Des paysans à convaincre

Le retour de l'ours en Suisse posera des problèmes similaires à ceux rencontrés avec l'arrivée du loup et du lynx. Bien qu'omnivore – avec un petit faible pour le miel des ruchers – l'ours capture occasionnellement des animaux domestiques. Les moutons qui pâturent seuls sont particulièrement vulnérables. «Un ours peut faire de gros dégâts, souligne Hans Jakob Baumgartner. Il faudrait convaincre les paysans de revenir aux bonnes vieilles méthodes, du temps où l'homme cohabitait avec les bêtes sauvages: rentrer les bêtes la nuit et les faire surveiller la journée.» Ce retour en arrière demande des efforts aux paysans qui préfèrent souvent être indemnisés pour le bétail perdu plutôt que de changer leurs habitudes. Quant au danger pour l'homme, il reste minime. Les ours sont de grands timides et préfèrent éviter les rencontres. Un accident n'est cependant jamais exclu: l'ours est le roi de la forêt et il le sait. Aucune autre espèce ne le menace. S'il a peur, il n'hésite pas à attaquer.

Après tant d'années d'absence, l'ours a presque été oublié par les Suisses.
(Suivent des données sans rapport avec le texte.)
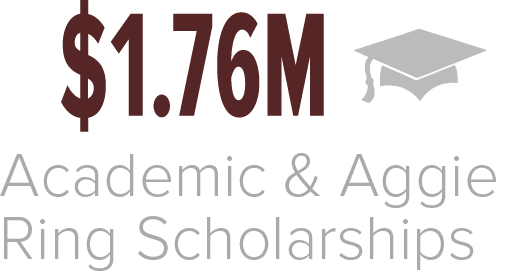 In 2018 the Association of Former Students provided $2.6 million toward Academic and Aggie Ring Scholarships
De l'animal sauvage et solitaire, on ne connaît plus aujourd'hui que quelques pauvres spécimens qui croupissent au fond d'une fosse… Les derniers souvenirs sont des souvenirs de chasse: entre 1850 et 1860, dans le seul canton des Grisons, 37 ours ont été abattus. Depuis quelques décennies, tout a changé. L'ours est désormais considéré dans la loi fédérale sur la chasse comme un animal protégé. En 1979, une convention internationale – la Convention de Berne – le classe même parmi les espèces strictement protégées. Quant aux conditions de vie qui lui sont nécessaires, elles se sont largement améliorées dans nos régions. La forêt a presque doublé de superficie depuis deux cents ans grâce au recul de l'agriculture et à la protection des arbres. Du même coup, les petits animaux qui constituent aussi une base de nourriture pour l'ours se sont multipliés. Les conditions sont idéales pour accueillir aujourd'hui le grand plantigrade. Reste à savoir quand il se décidera à franchir la frontière.